Once the stage of cancer and its spread is located then the treatment can be planned. Today owing to the advancement in science and technology, there are several treatment options for Kidney Cancer. Treatments available are dependent on the stages of Cancer; however, surgery to remove the kidney is the most preferred treatment for Kidney Cancer as most of the people can survive well with just 1 kidney or a part of the kidney. Primary treatments available are as follows:

  • Surgery for Kidney Cancer
    Depending on the stage of advancement of cancer, one of the following types of surgery is recommended.
    • Radical nephrectomy It is the most common surgery for kidney cancer, done through a small incision with a laparoscope. In this surgery, the surgeon removes the kidney, adrenal gland, surrounding tissue and sometimes the nearby lymph nodes.
    • Simple nephrectomy In this surgery only the kidney is removed.
    • Partial nephrectomy This surgery is done to remove Cancer in the kidney along with some tissue around it. This procedure is used for patients with smaller tumors (less than 4 cm) or in those patients in which a radical nephrectomy might hurt the other kidney.
  • Cryotherapy: In this procedure, extreme cold temperature is used to kill the Cancer.
  • Radiofrequency ablation: It uses high-energy radio waves to “cook” the tumor.
  • Arterial embolization: This procedure involves inserting material into an artery that leads to the kidney. This blocks blood flow to the tumor. This procedure may be done to help shrink the tumor before surgery.

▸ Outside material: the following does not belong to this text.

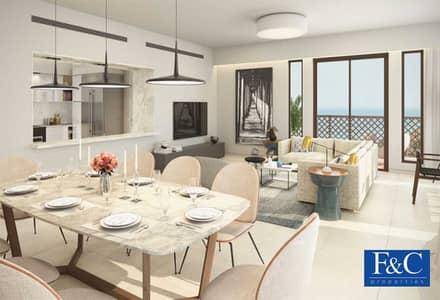 2 Bedroom Apartment for Sale in Umm Suqeim, Dubai - Biggest Size Resale | Unique 2 Bedroom | Rahaal
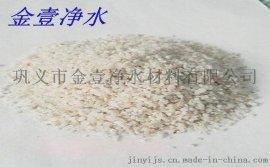 石英砂**价格  制革废水过滤用石英砂滤料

  • Targeted Therapy: This therapy uses drugs or other substances to find and target cancer cells with less toxicity to normal cells. One type of targeted therapy is anti-angiogenic agents. These keep blood vessels from feeding a tumor, causing it to shrink or stop growing. Another type of targeted agent is known as multikinase inhibitors or tyrosine kinase inhibitors. These are oral drugs that block an enzyme pathway which allows cancer cells to grow. The third type of targeted therapy is known as m-TOR inhibitors.
  • Radiation Therapy for Kidney Cancer: This treatment uses high-energy X-rays or other types of radiation to kill cancer cells or halt their growth. External radiation therapy sends radiation to the Cancer from a machine outside the body.

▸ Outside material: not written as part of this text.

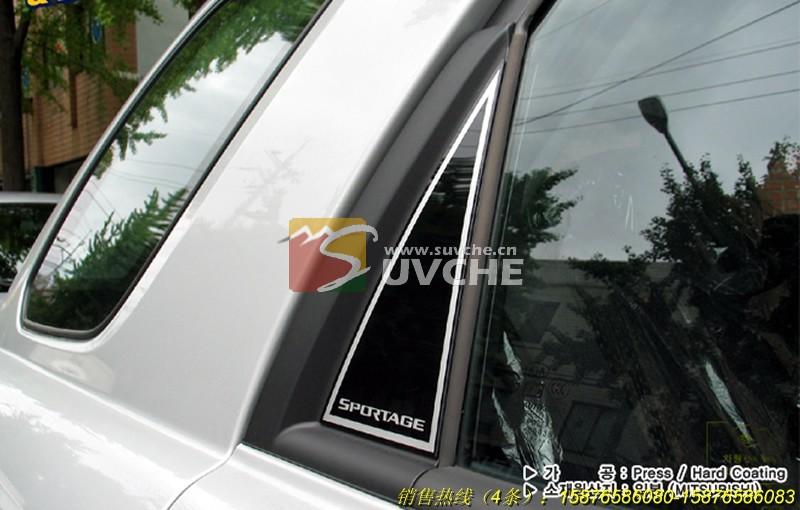 山东济宁起亚狮跑车窗三角装饰贴详细产品介绍高清图片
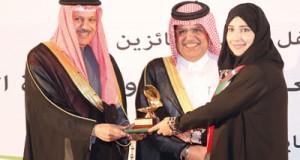 السلطنة تتسلم جائزة مجلس التعاون الخليجي للبيئة والحياة الفطرية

  • Chemotherapy for Kidney Cancer: This therapy uses drugs to kill cancer cells or stop them from multiplying.

Most of the Kidney Cancers are found before they spread (metastasize) to distant organs. And Cancers caught early are easier to treat successfully. However, when Kidney Cancer spreads, or metastasizes, to other parts of the body, it goes from being one of the most curable types of Cancer to one of the least.

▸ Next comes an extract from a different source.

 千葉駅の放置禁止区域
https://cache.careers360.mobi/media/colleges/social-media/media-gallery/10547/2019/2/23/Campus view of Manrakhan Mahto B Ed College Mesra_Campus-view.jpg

In case of experiencing any of the mentioned symptoms or having a prior or familial history, a physical examination by a specialist is recommended once in a year.

The Kidneys are so deep inside the body; it’s harder to find Kidney Cancer just by looking or feeling for growths. Kidney Cancer often doesn’t cause symptoms until the tumor has already grown. The most common symptom of Kidney Cancer is blood in the urine or hematuria. Being aware of the symptoms and going for regular urine and blood test once a year is highly recommended.